◆ Work to be completed: The lines to repeat run from the one containing "Custom No Show Socks" through the last line of the records below; repeat them exactly and give nothing more.

————————

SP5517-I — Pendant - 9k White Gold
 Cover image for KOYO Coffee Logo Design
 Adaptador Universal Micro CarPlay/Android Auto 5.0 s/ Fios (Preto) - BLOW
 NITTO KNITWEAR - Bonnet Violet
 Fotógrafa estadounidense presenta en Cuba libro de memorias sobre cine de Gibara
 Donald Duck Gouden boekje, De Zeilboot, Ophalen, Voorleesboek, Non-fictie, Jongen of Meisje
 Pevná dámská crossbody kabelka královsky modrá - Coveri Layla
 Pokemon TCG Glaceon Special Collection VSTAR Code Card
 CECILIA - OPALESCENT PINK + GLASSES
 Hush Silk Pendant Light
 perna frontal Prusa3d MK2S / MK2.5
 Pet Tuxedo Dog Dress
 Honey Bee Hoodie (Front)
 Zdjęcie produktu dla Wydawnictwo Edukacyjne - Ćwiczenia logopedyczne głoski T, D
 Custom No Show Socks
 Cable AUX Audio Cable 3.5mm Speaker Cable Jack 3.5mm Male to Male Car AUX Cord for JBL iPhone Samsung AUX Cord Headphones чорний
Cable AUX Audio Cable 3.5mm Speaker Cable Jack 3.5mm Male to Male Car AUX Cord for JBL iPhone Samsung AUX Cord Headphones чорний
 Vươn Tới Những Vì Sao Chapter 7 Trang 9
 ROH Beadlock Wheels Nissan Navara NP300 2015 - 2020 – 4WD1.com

————————

◆ Answer to this task:
 Custom No Show Socks
 Cable AUX Audio Cable 3.5mm Speaker Cable Jack 3.5mm Male to Male Car AUX Cord for JBL iPhone Samsung AUX Cord Headphones чорний
Cable AUX Audio Cable 3.5mm Speaker Cable Jack 3.5mm Male to Male Car AUX Cord for JBL iPhone Samsung AUX Cord Headphones чорний
 Vươn Tới Những Vì Sao Chapter 7 Trang 9
 ROH Beadlock Wheels Nissan Navara NP300 2015 - 2020 – 4WD1.com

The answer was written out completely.